When the Society was asked if there is any information about Queensway, it seemed unlikely that a residential road developed partially before and partially after the Second World War would have any detailed history, but research has established some facts which are of interest not only to Queensway but to the surrounding areas.
For many years there was a route from Upton into Chester via Boughton; a plan of Proposed Parliamentary Boundary Changes in 1868 calls Newton Lane the “Upton and Newton Road”. This crossed Hoole Road into what became Hamilton Street, through the Narrow Lane (the Narrows), down Crawford’s Walk, across a bridge over Flookersbrook and then over the canal bridge (built in 1772) into Hoole Lane.
The area of Queensway was historically in the township of Newton and the Tithe Map c.1838 shows the area to be pastureland owned by the Earl of Kilmorey, rented out in fields with wonderful names such as 'Mainwaring Hayes', 'The Great Lammas Cote' and 'Boswell’s Strive on Traver’s End'. An aerial photograph taken in 1931 enables the field pattern to be seen and also shows houses built on the east side of Newton Lane, where the gap that was to be Queensway can be observed. It also shows properties that already been built at the start of Kingsway.
Pressure for homes in Chester City meant that possible building land outside its boundaries was investigated, Newton, Blacon and Lache coming into consideration. In 1936 Hoole Urban District Council, a housing authority, took over from Newton which was only a Parish Council, 288 acres of building land. A map of the District in the late 1940s illustrates how much land was transferred.
The first 12 houses of Queensway were built at right angles to Newton Lane by William Arthur Davies who lived at 'Shavington' which was 50 Newton Lane. He had already built properties on Brook Lane.
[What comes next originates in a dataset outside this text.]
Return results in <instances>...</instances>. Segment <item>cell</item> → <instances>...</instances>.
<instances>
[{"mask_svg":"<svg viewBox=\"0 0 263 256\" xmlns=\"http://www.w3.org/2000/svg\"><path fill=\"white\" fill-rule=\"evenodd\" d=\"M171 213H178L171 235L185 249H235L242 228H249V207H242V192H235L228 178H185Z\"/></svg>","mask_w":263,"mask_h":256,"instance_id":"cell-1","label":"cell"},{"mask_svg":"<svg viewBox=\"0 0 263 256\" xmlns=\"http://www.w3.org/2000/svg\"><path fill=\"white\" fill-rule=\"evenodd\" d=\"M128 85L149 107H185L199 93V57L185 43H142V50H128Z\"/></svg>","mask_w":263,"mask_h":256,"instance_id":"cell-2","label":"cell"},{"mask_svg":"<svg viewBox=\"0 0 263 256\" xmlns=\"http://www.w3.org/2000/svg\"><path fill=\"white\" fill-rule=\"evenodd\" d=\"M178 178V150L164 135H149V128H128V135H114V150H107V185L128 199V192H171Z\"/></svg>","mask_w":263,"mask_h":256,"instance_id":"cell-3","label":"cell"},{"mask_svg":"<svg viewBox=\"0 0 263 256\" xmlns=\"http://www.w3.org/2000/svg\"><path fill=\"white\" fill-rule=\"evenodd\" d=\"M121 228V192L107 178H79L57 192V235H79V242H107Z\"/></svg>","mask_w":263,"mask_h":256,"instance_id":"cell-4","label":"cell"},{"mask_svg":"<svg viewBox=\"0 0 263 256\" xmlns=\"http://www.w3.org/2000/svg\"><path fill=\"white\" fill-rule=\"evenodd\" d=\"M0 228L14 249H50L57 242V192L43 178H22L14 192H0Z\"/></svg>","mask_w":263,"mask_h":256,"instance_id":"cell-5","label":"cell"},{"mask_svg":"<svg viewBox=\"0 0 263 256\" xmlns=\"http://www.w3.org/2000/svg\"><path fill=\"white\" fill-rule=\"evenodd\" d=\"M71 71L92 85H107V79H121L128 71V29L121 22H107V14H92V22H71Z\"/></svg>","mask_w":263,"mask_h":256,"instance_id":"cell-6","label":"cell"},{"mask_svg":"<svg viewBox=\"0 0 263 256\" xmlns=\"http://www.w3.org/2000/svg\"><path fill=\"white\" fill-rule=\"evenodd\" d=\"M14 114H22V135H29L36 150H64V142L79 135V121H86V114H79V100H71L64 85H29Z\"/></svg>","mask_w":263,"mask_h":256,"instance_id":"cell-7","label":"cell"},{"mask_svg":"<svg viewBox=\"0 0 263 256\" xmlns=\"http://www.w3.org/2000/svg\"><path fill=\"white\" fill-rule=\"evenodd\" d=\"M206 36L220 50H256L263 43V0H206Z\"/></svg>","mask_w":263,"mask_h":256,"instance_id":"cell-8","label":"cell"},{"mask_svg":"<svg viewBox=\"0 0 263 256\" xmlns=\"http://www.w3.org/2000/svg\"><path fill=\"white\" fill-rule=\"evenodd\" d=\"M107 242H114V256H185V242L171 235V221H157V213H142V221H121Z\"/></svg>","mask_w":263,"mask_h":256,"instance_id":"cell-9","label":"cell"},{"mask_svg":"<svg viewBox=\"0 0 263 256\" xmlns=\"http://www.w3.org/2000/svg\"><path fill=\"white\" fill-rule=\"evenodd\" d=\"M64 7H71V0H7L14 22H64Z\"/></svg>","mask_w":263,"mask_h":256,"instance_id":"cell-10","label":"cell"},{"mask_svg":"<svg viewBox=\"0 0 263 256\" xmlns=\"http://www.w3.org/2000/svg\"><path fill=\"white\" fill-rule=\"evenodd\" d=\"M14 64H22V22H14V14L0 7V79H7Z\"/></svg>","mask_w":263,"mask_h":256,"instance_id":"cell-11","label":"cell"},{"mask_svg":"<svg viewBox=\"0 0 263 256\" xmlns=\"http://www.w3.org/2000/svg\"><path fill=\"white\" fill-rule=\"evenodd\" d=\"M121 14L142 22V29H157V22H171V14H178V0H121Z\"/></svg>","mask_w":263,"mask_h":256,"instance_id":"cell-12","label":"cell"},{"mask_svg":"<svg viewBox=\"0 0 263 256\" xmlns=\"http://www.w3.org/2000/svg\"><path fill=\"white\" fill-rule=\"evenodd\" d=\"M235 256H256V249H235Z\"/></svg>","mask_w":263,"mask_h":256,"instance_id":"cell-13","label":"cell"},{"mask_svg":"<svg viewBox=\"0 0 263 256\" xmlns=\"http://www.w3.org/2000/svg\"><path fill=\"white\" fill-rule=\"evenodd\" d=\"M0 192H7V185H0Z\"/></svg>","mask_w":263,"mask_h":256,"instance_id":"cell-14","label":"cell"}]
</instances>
He employed an Architect, C.H. Coppack of Hunter Street to design some of them just as War broke out and they were not completed until 1952. During the War, fields on the west side of Newton Lane were converted into allotments for the ‘Dig for Victory’ campaign.
Most of the houses in the remainder of Queensway (round the bend No.13 being omitted) were built and sold by E.H. Barley, a builder from Charlotte Street in Chester, between 1957 and 1960. E.H. Barley built a large number of properties on the Plas Newton Estate and many house deeds will contain his details.
It has been suggested that Queensway and Kingsway were so named because of the support for the Monarchy following the abdication of King Edward VIII in 1936. Unfortunately, part of Kingsway was already built and named by then.